23 Sabin remained consistent in this belief. When Catherine Macfarlane of the Medical Women's National Association sought Sabin's help in raising an endowment for the Woman's Medical College of Pennsylvania in 1936, Sabin wrote back that she could not lend her name to the committee because "I find myself skeptical as to the necessity and wisdom of maintaining a medical school by and for women at this time" (22 Sep. 1936, Box Li-Mall, F.P. 1, APS). Similarly, she believed that women's only medical associations were limiting. As indicated earlier, her experience was that papers submitted to their journals were ignored by the larger medical community, and she found the papers presented at their meetings inferior to those presented at the established medical associations open to men and women (9 Sep. 1935 Sabin to Kate Campbell Mead, Box Mall. F.P. 2-Me, APS). When asked by the president of the Medical and Dental & Allied Science Women's Association to supply materials on maternal hygiene for a Hall of Science Booth in 1933, Sabin complied but expressed her concern about a special women's exhibit. She noted that "Since being in New York and working a little with the clinical group here, I have found that the younger and the abler women in clinical medicine do not want separate societies and separate organizations and I believe that the day is happily gone by when there is any advantage to women in such separation" (1 Apr. to Bertha Van Hoosen Box U-We, APS).

Fundraising

24 Given the difficulties in finding places to train and hire qualified physicians, Sabin did support the formation of a women's hospital and actively worked on its behalf. Named the Gotham, Sabin believed that it would not only help women find positions and further professional training, but that it would also provide good health care for the middle classes. While in the end, the plan failed due to the Depression, it was not for lack of effort and commitment on Sabin's part. Indeed, this cause was of such importance to her that she spoke of it in her 1931 interview with Good Housekeeping, when named one of America's most distinguished women. Suggesting that hospitals like colleges be endowed, she went on explicitly to explain the Gotham Hospital Plan, "in which a fund will make up the difference between what the patient can afford to pay and what the hospital actually costs" (Jun. "Dr. Florence Rena Sabin," 202 in 450 SA13, Box 1, RAC).

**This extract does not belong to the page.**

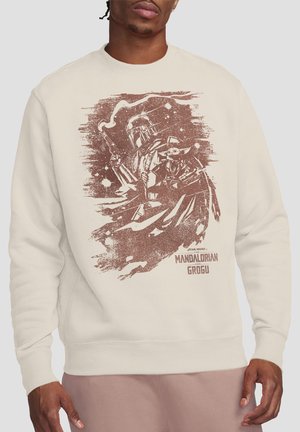 Beigefarbener Sweatshirt mit einem abgenutzten Bild von The Mandalorian, der einen Blaster hält, mit Grogu vor einem Weltraum-Hintergrund.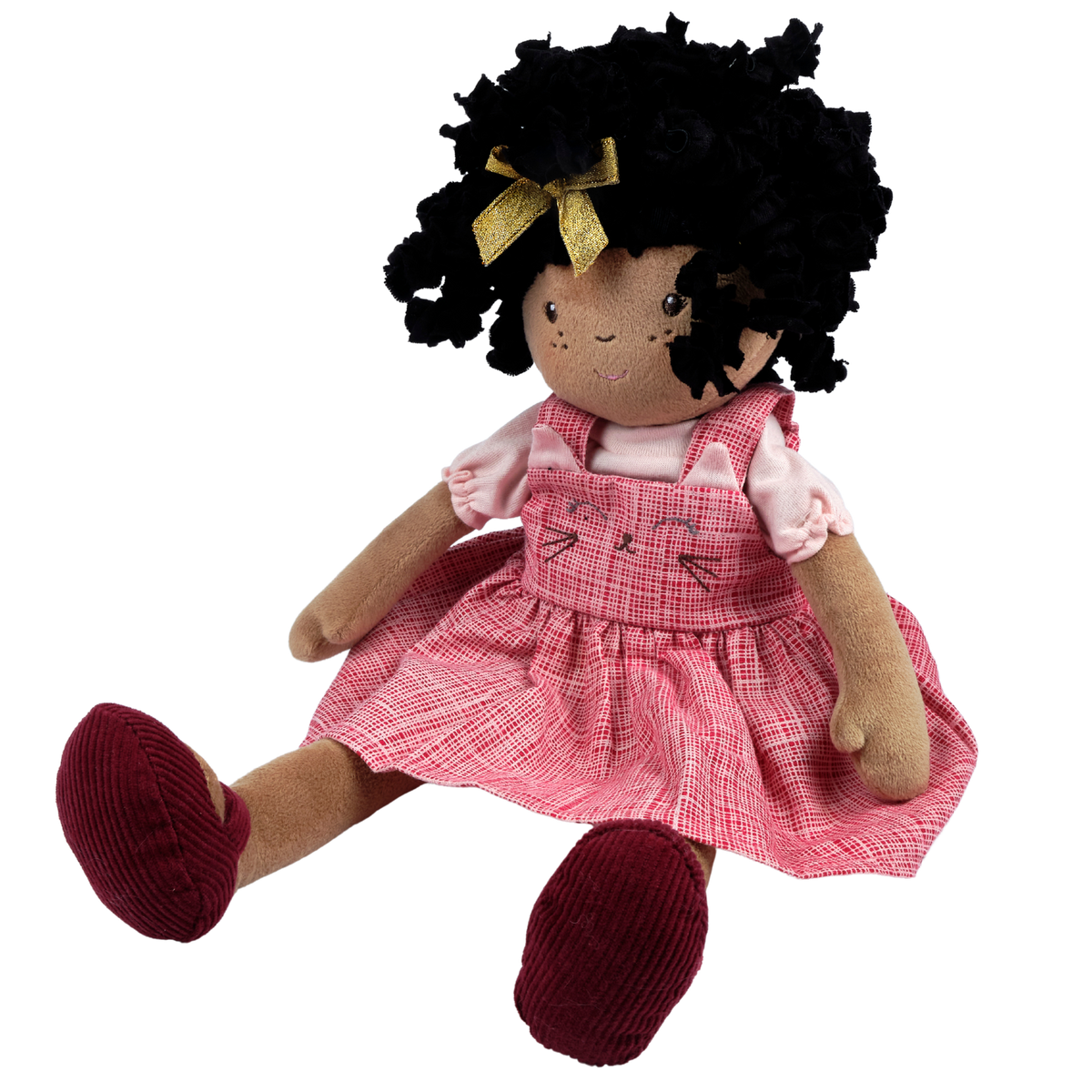 A plush doll with black curly hair, a gold bow, a pink plaid dress over a light pink shirt, and dark red shoes, shown against a plain white background.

25The Gotham Plan arose out of concern for the closing of the New York Infirmary, one of the hospitals noted above which accepted women for internships and staff positions. In 1927 M. Carey Thomas expressed her dismay in a letter to Sabin, deploring that the Trustees would turn over the Infirmary to a medical center "without provision that women surgeons should be given the first chance to operate there. When I think of the great difficulty involving tremendous sacrifice with which the money for this Hospital was raised, it seems to me nothing short of a betrayal of the dead women who agonized for it that special privileges should not have been preserved for women" (1 Apr. 1927, Box Naples Table 2-National Travel, Naples Table Correspondence 1927 #1, APS). Sabin wrote a long letter in response, in which she reviewed the history of the New York Infirmary and the funds attached to it. The outcome, with the women physicians of the New York Infirmary joining with the New York Women's Medical Association, was that the Infirmary would remain open for one extra year while plans for a new hospital were drawn up, with the hospital to receive the funds of the Infirmary. While Sabin noted that the plan did not have unanimous support, the majority seemed enthusiastic. Interestingly, given the issues noted above on internships and further specialized training, Sabin explained that the young women graduates of the top medical schools believed that the coeducational schools now provided sufficient training in medicine and surgery and that internship opportunities were sufficient. On the other hand, they did not see residencies and surgical training opportunities as being sufficient for a long time; hence the need for a separate women's hospital (6 Apr. 1927, Naples Table Correspondence 1927 #1, APS).